ТЕКСТ ОТРЫВКА:
┌──

Читать ««У Геркулесовых столбов...». Моя кругосветная жизнь» онлайн - страница 235

Александр Моисеевич Городницкий

В наше время самые великие открытия происходят на стыке наук. Натан Эйдельман совершил свои открытия на стыке науки и искусства. Он был по-пушкински щедр на сюжеты и обладал удивительным бесстрашием исследователя. Подобно тому, как поэт открывает в обыденности окружающего мира удивительные, невидимые прежде черты, он делал удивительные находки в рукописях и материалах, уже, казалось бы, изученных до этого. Огромная заслуга Эйдельмана состоит в том, что он сделал историю предметом литературы, вынес ее на открытую аудиторию…

Главной же любовью Эйдельмана был и оставался Пушкин. И не только книга «Пушкин и декабристы» и другие, посвященные Пушкину непосредственно: писал ли он о Михаиле Лунине, Иване Ивановиче Пущине, Сергее Муравьеве-Апостоле или Герцене, все эти (и многие другие) книги освещал, подобно солнцу, постоянный свет пушкинского присутствия. Судьба Пушкина, его стихи были как бы главной несущей конструкцией описываемой эпохи, началом координат. Тоник любил говорить, что, как это ни кажется парадоксальным, чем более мы удаляемся от эпохи, тем точнее ее история. Что мы знаем историю Древнего мира лучше, чем Плутарх, который во многом ошибался. Что мы знаем сейчас о Пушкине гораздо больше, чем он сам. Например, Пушкин не знал, кто за ним следил, а мы знаем. Пушкин не знал, что его прямым предком был знаменитый воевода Александра Невского Гаврила Олексич, а мы знаем. И так далее.

Страстное пожизненное увлечение Эйдельмана Пушкиным было настолько сильным, что передалось его близким друзьям. Так, его одноклассник профессор физики Владимир Фридкин, выезжавший в служебные загранкомандировки во Францию и в Бельгию, провел настоящее исследование по зарубежным архивам и написал книгу «Пропавший дневник Пушкина». Он познакомился в Сульце с потомками Дантеса и надеялся получить от одного из нынешних Дантесов материалы из переписки Екатерины и Натальи Гончаровых, однако из этого ничего не вышло. «У меня не сложились отношения с Дантесом», – как-то пожаловался он мне. «Не огорчайся, – утешил я его, – у Пушкина они тоже не сложились».

Помню, как смеялся Тоник, когда я рассказал ему, что в моем родном Царском Селе, переименованном теперь в город Пушкин, в дни шестидесятилетия образования СССР поперек главной улицы Ленина красовался транспарант со строкой из Пушкина: «Друзья мои, прекрасен наш Союз!», в которой слово «Союз» начиналось с заглавной буквы.

└──

УСЛОВИЯ ЗАДАНИЙ:
1. Выпишите дословно часть отрывка об Эйдельмане: начните со слов «Помню, как смеялся» и остановитесь после слов «с заглавной буквы.».
2. Соответствуют ли отрывку об Эйдельмане утверждения (a), (b) и (c)? На каждое ответьте «да» или «нет» и приведите точную цитату, которая это решает.
(a) Владимир Фридкин учился в одном классе с Эйдельманом.
(b) Фридкину удалось получить от потомков Дантеса материалы из переписки Екатерины и Натальи Гончаровых.
(c) Тоник считал, что Плутарх знал историю Древнего мира лучше, чем мы.
3. Кто назван в отрывке об Эйдельмане прямым предком Пушкина?
Следующий за отрывком список взят из другого источника.

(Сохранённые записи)
┌──

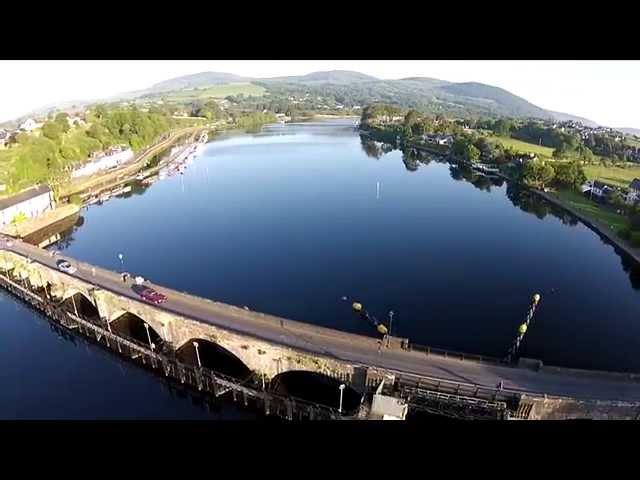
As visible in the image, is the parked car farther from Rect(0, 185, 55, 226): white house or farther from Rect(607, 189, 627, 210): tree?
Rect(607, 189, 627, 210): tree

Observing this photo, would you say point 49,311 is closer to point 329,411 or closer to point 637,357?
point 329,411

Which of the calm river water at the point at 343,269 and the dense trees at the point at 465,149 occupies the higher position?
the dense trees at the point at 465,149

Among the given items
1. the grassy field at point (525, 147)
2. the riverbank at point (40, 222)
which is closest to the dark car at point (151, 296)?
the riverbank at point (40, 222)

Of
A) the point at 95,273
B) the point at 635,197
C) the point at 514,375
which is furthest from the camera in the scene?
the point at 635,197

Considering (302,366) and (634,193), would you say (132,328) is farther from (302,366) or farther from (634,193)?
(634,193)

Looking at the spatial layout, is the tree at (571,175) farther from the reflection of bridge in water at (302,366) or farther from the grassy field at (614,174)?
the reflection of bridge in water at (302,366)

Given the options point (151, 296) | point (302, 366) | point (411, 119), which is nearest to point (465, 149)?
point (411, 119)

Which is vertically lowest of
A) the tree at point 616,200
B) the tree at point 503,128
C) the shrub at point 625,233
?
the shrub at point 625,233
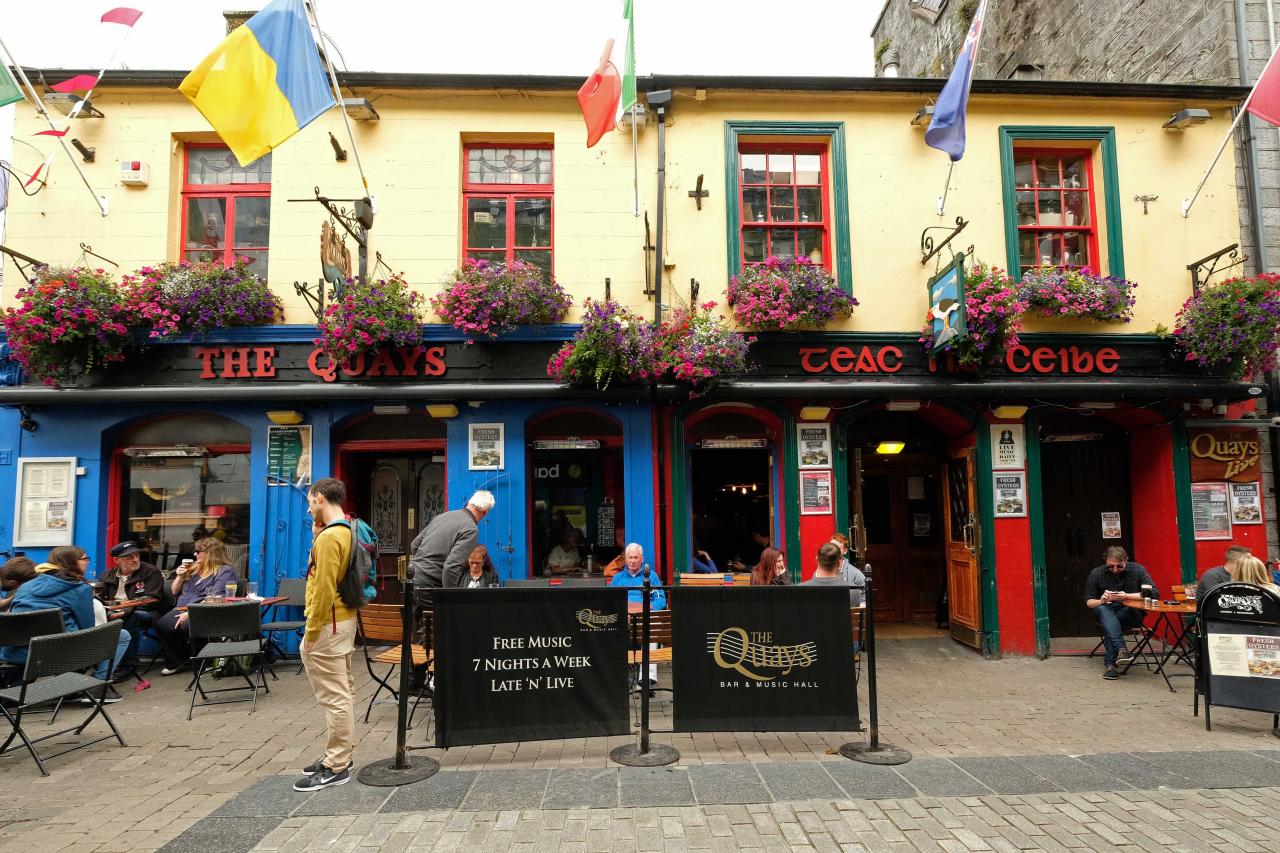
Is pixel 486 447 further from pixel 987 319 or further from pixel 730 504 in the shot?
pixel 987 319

└──
┌──

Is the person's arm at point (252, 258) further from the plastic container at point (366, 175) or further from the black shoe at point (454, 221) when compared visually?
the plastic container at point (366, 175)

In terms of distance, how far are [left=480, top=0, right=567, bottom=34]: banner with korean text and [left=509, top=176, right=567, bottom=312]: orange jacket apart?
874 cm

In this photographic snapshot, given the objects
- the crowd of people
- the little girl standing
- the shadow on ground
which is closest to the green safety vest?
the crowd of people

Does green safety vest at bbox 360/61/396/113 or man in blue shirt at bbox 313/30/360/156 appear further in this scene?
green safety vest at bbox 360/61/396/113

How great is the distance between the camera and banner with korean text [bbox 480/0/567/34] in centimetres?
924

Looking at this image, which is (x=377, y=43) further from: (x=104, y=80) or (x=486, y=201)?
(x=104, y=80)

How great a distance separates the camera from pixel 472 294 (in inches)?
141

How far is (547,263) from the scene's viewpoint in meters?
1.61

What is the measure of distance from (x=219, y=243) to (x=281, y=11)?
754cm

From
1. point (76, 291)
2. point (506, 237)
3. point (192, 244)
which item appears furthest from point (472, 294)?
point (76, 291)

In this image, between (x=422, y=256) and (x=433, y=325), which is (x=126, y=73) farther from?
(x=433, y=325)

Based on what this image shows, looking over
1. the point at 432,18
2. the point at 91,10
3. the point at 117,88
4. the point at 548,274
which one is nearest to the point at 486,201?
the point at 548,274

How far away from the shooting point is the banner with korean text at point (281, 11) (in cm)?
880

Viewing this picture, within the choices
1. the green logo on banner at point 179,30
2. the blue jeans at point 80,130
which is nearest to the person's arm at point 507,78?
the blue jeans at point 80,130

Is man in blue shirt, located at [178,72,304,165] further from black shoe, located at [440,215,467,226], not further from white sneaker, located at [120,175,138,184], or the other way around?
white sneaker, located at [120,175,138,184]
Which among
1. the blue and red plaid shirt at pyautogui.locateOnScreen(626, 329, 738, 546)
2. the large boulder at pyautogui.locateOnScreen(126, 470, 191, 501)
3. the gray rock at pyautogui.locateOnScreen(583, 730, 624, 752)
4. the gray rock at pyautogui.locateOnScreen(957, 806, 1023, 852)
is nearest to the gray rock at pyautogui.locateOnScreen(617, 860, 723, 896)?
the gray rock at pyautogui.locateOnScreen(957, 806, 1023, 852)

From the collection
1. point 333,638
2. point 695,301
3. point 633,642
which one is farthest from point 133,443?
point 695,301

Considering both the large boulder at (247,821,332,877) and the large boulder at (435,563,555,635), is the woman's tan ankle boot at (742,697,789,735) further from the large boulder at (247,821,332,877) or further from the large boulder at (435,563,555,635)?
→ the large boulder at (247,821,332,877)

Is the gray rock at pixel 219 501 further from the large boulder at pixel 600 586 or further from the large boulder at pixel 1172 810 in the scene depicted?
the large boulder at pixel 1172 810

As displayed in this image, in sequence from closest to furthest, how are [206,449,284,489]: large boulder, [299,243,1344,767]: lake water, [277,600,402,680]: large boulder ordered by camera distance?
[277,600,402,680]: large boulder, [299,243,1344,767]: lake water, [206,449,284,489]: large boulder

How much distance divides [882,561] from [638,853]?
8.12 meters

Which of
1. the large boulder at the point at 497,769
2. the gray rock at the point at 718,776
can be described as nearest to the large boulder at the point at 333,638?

└──

ОТВЕТЫ К УПРАЖНЕНИЮ:
1.
Помню, как смеялся Тоник, когда я рассказал ему, что в моем родном Царском Селе, переименованном теперь в город Пушкин, в дни шестидесятилетия образования СССР поперек главной улицы Ленина красовался транспарант со строкой из Пушкина: «Друзья мои, прекрасен наш Союз!», в которой слово «Союз» начиналось с заглавной буквы.

2.
(a) Да: «его одноклассник профессор физики Владимир Фридкин».
(b) Нет: «однако из этого ничего не вышло».
(c) Нет: «Что мы знаем историю Древнего мира лучше, чем Плутарх, который во многом ошибался».

3. Знаменитый воевода Александра Невского Гаврила Олексич.